Guides 11792 Published by

This quick guide walks you through installing Apache Airflow on a fresh Ubuntu 20.04 machine by first creating an isolated Python virtual environment to avoid clashes with system packages. After adding the necessary C libraries and utilities via apt, it uses pip with a constraint file to pin compatible dependency versions before configuring Airflow’s home directory for proper permissions. Once you initialize the database and set up the scheduler and web server—either in separate terminals or via systemd—you’ll have a running orchestrator that can be monitored through its web UI on port 8080. The author also warns about common pitfalls such as Python version mismatches, OpenSSL updates breaking cryptography wheels, and log‑directory permissions, so you can avoid the typical headaches that plague new installations.



Install Apache Airflow on Ubuntu 20.04: Quick & Clean Guide

If you’re trying to get a data pipeline running on a fresh Ubuntu 20.04 box, this quick walkthrough will show how to install and bootstrap Apache Airflow without the usual headaches. I’ve seen people hit version conflicts after a routine apt‑upgrade, so stick with these steps and stay away from the most common pitfalls.

Set Up A Virtual Environment

Create an isolated Python world for Airflow so you don’t clash with system packages or other projects.

python3 -m venv ~/airflow-venv
source ~/airflow-venv/bin/activate

Without a virtual environment, a global pip install can overwrite critical libraries that other Python tools depend on.

Install Dependencies

Airflow needs some C libraries and system utilities.

sudo apt-get update
sudo apt-get install -y libssl-dev libffi-dev build-essential python3-dev \
  default-libmysqlclient-dev unixodbc-dev libpq-dev gcc g++ git

If you skip any of these, the subsequent pip install apache‑airflow will choke with cryptic errors. I’ve seen folks run into “cannot find a working version of libssl” after an upgrade that removed libssl-dev.

Install Apache Airflow via pip

Choose the extras you actually need—postgres, mysql, or just sqlite.

pip install apache-airflow[postgres] --constraint "https://raw.githubusercontent.com/apache/airflow/constraints-2.7.0/constraints-3.8.txt"

Why the constraint file? Airflow is picky about which versions of its dependencies play nice together. The constraints file pins them to a known good combination.

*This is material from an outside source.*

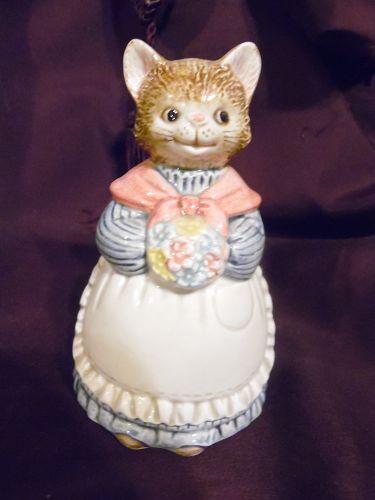 Vintage ceramic Otagiri Country Cat bell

Add an Airflow User and Home Directory

Airflow’s default home directory ($AIRFLOW_HOME) should be owned by a dedicated user to avoid permission headaches later.

sudo adduser --disabled-login airflow
sudo mkdir /home/airflow/airflow
sudo chown airflow:airflow /home/airflow/airflow

Without this, you’ll run into “Permission denied” errors when the scheduler tries to write logs.

Configure Airflow Settings

Drop a minimal airflow.cfg into your home.

cp ~/airflow-venv/lib/python3.8/site-packages/airflow/config_templates/airflow.cfg \
   /home/airflow/airflow/airflow.cfg
sed -i 's|#sql_alchemy_conn = sqlite:///'$AIRFLOW_HOME'/airflow.db|sql_alchemy_conn = postgresql+psycopg2://user:pass@localhost/airflow|' /home/airflow/airflow/airflow.cfg

Why edit airflow.cfg? The default uses SQLite, which is fine for experimentation but not production. Pointing it at PostgreSQL (or MySQL) gives you durability and better concurrency.

Initialize The Database

Run the DB migration scripts so Airflow knows how to store its metadata.

sudo -u airflow ~/airflow-venv/bin/airflow db init

If you skip this, the web server will barf about “no such table” on first load.

Start The Scheduler & Web Server

You can run them in separate terminals or use systemd for persistence.

sudo -u airflow ~/airflow-venv/bin/airflow scheduler &
sudo -u airflow ~/airflow-venv/bin/airflow webserver --port 8080

The scheduler is the heartbeat; without it, DAGs never run. The web server lets you see that heartbeat in a browser.

Common Pitfalls
  • Python version mismatch – Airflow 2.x requires Python 3.8+. If you’re on 3.9 or newer, install a virtual environment with the right interpreter.
  • Library conflicts – A recent apt upgrade can pull in a new OpenSSL that breaks the compiled cryptography wheel. Re‑install Airflow after the upgrade to fix it.
  • Permissions on log directories – The scheduler writes logs under $AIRFLOW_HOME/logs. Make sure the airflow user owns this folder.

That’s all the hard work. From here, you can drop your DAG files into /home/airflow/airflow/dags and watch them run.